Pasquale Bonavota, il boss latitante catturato dopo cinque anni di fuga
Dalla leadership del clan calabrese all’arresto in cattedrale, il cammino criminale di un capobastone della ‘ndrangheta

La cattura di Pasquale Bonavota rappresenta un duro colpo allo scheletro criminale della cosca, rafforzando lo Stato nell'ottica della lotta alla mafia e dell'affermazione del diritto. Dalla sua fuga a oggi, il suo arresto ha segnato una svolta sia dal punto di vista operativo sia psicologico: dimostra che nessuno è al di sopra della legge.
Ascendenza criminale e ruolo di vertice
Pasquale Bonavota nasce nel 1974 a Vibo Valentia, figlio del capostipite del clan Bonavota, che ne ha trasmesso il controllo. Attivo fin dall’adolescenza, si è imposto durante la violenta faida di Sant’Onofrio nel 1991. Considerato il capo‑società della cosca, ha assunto un ruolo decisionale fondamentale nella rete mafiosa che si estende dalla Calabria fino al Piemonte e oltre.
Fuga, latitanza e condanne
Condannato in primo grado a ergastolo per associazione mafiosa e omicidi, è stato inserito dal 2018 nell’elenco dei latitanti più pericolosi d’Italia.

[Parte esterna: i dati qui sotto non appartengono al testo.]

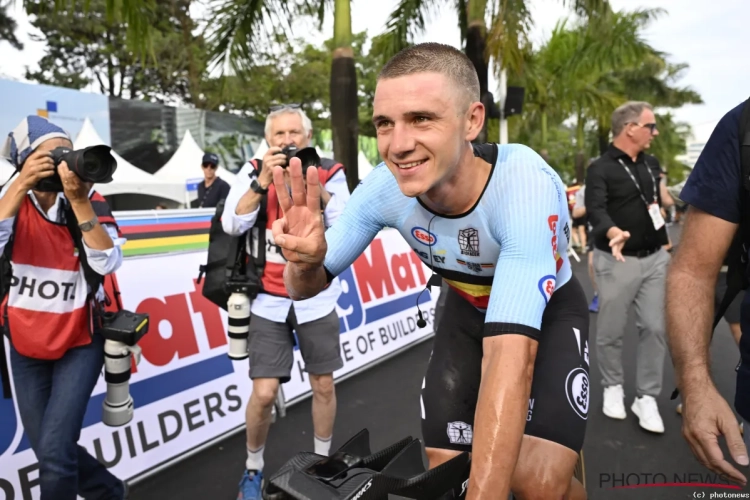 Wat maakt Remco Evenepoel zo speciaal? Superknecht doet zijn ongezouten verhaal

La sua fuga è durata quasi cinque anni, durante i quali ha evaso il controllo dello Stato tramite una rete di coperture e documenti falsi.
Cattura inaspettata in cattedrale
Il 27 aprile 2023 la latitanza si è interrotta grazie all’intervento dei Carabinieri: Bonavota è stato fermato all’uscita da una cattedrale di Genova, in possesso di un documento falso. La cattura ha concluso un inseguimento che aveva mobilitato le forze dell’ordine su scala nazionale.
Espansione territoriale del clan
Il clan Bonavota non origina solo in Calabria: negli anni ha impiantato ramificazioni in Piemonte (in particolare a Torino e Carmagnola) e nella capitale. Le attività operative vanno dal traffico di droga all’estorsione, usura e riciclaggio, ma anche infiltrazioni nel tessuto economico-legale attraverso società di comodo.
Il carcere e il 41-bis
Dopo l’arresto, Bonavota è stato trasferito in un carcere di massima sicurezza, dove è attualmente detenuto in regime di 41‑bis, previsto per i reati più gravi legati alla mafia. La custodia rigorosa mira a interrompere ogni contatto tra lui e la cosca.